# Task brief
Write out only the lines from the line that holds "What distance separates" to the end of the listing below, inclusive, with the pictures omitted.

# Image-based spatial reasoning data
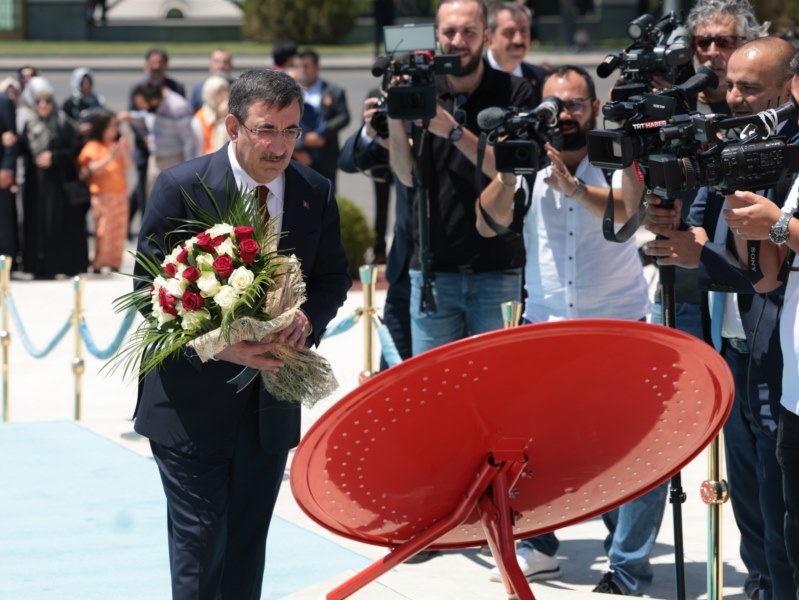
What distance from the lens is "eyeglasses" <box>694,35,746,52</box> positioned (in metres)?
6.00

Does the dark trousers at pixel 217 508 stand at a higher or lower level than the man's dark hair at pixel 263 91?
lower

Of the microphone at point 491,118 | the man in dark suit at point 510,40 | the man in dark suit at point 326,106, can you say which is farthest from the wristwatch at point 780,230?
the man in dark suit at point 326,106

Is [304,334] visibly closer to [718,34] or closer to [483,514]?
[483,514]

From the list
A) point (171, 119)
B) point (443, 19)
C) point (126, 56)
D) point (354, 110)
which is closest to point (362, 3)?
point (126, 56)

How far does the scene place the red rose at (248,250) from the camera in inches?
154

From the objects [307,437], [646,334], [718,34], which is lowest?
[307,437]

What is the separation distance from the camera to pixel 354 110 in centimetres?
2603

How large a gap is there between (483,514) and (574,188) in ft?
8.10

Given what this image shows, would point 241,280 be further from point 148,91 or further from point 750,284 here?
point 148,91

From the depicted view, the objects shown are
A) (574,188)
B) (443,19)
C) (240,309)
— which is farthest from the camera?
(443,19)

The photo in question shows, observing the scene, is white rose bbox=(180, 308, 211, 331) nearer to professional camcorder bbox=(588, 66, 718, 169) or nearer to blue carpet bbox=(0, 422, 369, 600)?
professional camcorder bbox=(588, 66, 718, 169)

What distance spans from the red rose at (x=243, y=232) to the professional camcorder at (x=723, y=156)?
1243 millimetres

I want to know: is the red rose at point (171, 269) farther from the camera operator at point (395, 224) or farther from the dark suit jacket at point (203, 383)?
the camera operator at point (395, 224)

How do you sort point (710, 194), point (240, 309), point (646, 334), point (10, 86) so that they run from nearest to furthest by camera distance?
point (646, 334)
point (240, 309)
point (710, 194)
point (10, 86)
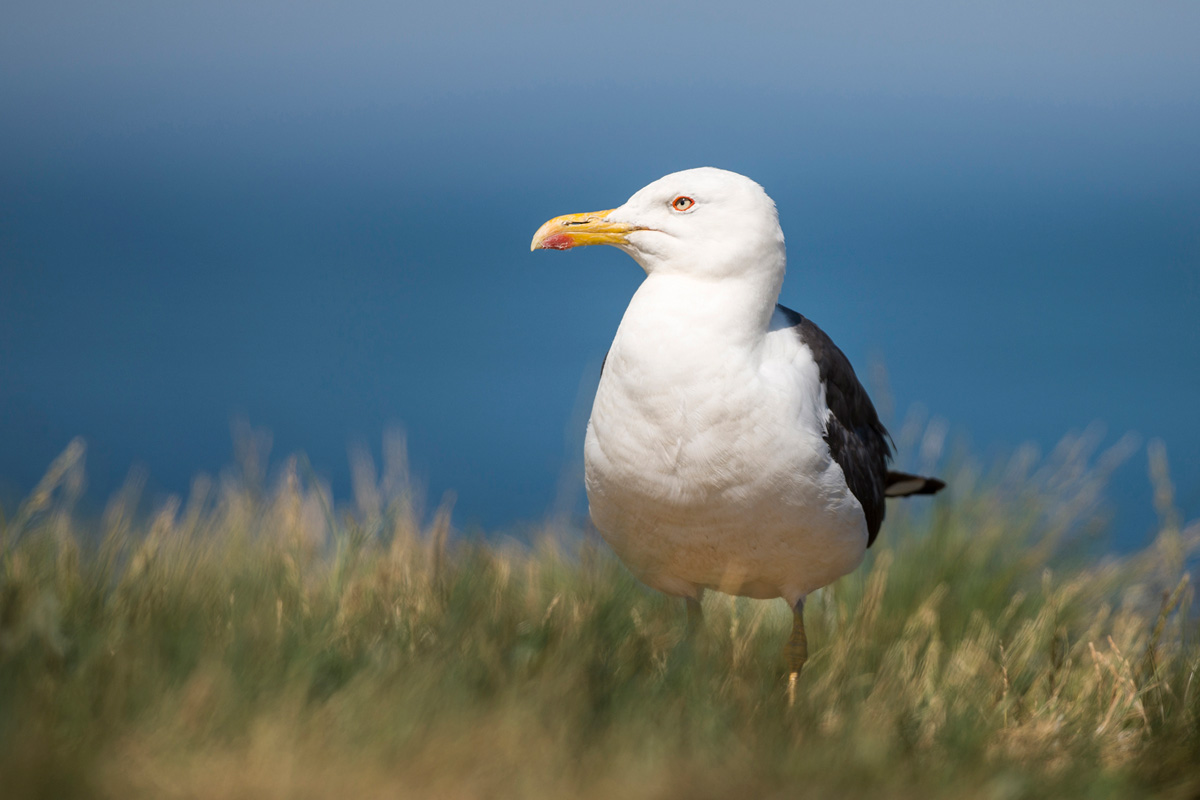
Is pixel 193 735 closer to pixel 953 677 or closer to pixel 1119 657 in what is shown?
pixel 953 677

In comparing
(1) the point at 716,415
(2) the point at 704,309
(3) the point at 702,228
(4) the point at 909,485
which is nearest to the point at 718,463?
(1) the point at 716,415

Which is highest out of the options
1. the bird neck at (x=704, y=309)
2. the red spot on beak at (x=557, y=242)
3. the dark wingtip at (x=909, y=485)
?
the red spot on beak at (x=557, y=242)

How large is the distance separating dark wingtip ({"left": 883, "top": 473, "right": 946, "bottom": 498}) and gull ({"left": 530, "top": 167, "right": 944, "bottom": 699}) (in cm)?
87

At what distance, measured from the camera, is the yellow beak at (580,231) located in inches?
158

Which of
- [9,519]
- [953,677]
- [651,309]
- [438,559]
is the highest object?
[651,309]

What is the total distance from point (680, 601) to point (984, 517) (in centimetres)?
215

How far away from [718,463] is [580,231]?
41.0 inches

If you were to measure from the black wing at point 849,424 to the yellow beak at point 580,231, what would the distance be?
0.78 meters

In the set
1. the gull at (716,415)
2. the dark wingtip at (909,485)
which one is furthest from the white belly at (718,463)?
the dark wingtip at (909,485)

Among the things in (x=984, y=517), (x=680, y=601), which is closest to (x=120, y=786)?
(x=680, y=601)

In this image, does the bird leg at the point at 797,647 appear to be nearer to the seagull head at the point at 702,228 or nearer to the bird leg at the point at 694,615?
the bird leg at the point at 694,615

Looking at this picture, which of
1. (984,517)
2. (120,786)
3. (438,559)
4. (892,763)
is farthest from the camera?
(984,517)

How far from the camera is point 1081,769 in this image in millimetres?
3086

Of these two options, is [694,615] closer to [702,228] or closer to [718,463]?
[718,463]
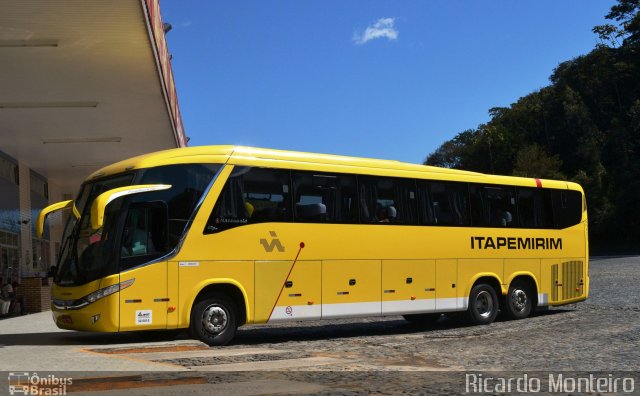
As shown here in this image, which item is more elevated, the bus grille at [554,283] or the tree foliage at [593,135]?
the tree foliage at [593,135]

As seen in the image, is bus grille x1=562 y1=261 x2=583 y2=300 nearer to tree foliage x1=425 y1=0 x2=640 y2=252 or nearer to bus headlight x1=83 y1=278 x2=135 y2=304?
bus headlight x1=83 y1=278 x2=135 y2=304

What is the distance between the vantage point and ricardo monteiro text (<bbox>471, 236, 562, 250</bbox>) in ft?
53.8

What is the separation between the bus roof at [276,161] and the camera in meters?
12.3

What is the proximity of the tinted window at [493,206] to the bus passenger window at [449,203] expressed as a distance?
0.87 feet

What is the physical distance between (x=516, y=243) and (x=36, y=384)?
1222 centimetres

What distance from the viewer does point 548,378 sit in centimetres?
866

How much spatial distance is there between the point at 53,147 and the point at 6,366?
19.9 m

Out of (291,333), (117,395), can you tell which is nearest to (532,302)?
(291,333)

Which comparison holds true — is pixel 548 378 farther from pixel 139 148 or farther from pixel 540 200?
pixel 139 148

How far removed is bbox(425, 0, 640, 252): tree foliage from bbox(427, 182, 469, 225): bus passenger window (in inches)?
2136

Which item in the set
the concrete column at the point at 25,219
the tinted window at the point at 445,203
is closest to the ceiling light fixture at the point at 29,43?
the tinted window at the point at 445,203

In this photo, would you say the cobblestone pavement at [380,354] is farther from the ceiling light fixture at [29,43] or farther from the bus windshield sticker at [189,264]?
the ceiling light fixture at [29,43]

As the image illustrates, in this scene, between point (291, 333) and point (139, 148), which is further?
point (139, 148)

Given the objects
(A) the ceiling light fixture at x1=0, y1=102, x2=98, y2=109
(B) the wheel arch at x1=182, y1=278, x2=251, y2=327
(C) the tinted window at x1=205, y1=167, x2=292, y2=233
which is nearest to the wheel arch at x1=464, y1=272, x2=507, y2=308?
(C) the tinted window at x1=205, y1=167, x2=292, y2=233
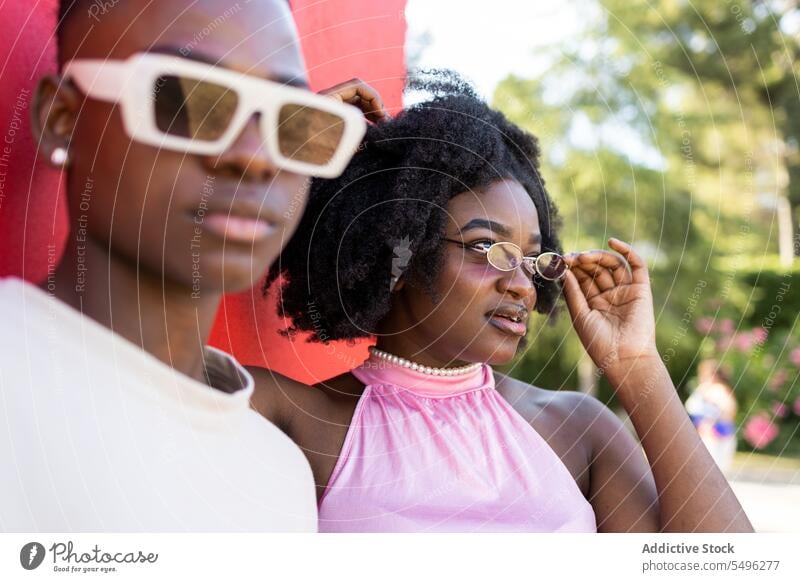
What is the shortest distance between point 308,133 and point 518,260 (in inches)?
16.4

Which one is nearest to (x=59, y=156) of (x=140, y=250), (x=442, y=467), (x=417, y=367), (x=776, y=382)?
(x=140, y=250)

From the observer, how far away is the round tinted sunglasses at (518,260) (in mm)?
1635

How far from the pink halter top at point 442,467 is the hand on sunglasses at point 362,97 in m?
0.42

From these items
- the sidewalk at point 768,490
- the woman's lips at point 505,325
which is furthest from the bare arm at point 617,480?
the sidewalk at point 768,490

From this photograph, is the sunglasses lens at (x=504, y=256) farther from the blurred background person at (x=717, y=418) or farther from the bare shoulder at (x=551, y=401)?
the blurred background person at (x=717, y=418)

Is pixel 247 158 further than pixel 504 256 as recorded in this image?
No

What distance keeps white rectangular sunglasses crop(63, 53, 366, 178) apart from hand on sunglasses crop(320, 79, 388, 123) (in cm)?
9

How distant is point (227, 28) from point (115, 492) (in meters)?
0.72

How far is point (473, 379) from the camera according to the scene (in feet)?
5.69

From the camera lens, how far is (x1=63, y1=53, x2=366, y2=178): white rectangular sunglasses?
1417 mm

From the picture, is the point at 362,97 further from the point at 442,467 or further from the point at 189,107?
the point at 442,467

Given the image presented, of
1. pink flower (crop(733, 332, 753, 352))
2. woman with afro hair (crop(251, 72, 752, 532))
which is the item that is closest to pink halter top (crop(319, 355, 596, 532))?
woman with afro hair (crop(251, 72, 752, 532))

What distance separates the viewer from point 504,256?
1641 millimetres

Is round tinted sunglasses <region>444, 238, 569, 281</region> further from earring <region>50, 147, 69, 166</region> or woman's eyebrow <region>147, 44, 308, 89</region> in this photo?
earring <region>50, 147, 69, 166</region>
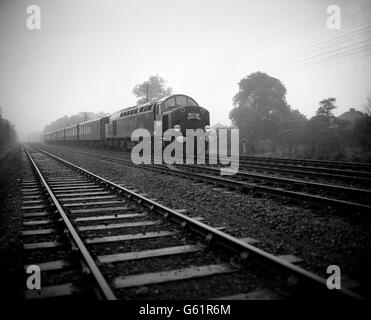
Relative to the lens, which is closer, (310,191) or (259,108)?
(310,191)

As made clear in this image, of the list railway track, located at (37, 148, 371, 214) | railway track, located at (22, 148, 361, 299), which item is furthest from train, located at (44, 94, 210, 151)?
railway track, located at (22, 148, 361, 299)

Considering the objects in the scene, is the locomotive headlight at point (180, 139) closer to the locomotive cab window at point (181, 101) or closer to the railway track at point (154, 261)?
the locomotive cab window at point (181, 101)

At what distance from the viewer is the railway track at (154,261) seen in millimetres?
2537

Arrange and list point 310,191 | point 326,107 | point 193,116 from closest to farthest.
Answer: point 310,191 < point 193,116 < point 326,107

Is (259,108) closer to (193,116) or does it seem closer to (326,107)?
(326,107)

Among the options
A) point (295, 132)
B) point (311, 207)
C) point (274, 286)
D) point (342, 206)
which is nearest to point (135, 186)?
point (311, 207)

# Exercise output
What distance separates the viewer from point 504,256?
1641 millimetres

Is round tinted sunglasses <region>444, 238, 569, 281</region> further from earring <region>50, 147, 69, 166</region> or woman's eyebrow <region>147, 44, 308, 89</region> in this photo?
earring <region>50, 147, 69, 166</region>
Relative to the lens, which is closer, (310,191) or (259,108)?
(310,191)

As made clear in this image, of the list railway track, located at (37, 148, 371, 214) | railway track, located at (22, 148, 361, 299), which item is furthest from train, located at (44, 94, 210, 151)?
railway track, located at (22, 148, 361, 299)

Considering the objects in the scene, is the locomotive headlight at point (180, 139) closer to the locomotive cab window at point (181, 101) or closer to the railway track at point (154, 261)?
the locomotive cab window at point (181, 101)

At what distance from the viewer is the railway track at (154,261) seen in millimetres?
2537

Arrange and list point 310,191 | point 326,107 | point 193,116 from closest to farthest.
Answer: point 310,191 < point 193,116 < point 326,107

Is (259,108) closer to (193,116) or does it seem closer to (326,107)?
(326,107)

Among the options
A) point (295, 132)
B) point (311, 207)
C) point (274, 286)
D) point (342, 206)
which is nearest to point (135, 186)?
point (311, 207)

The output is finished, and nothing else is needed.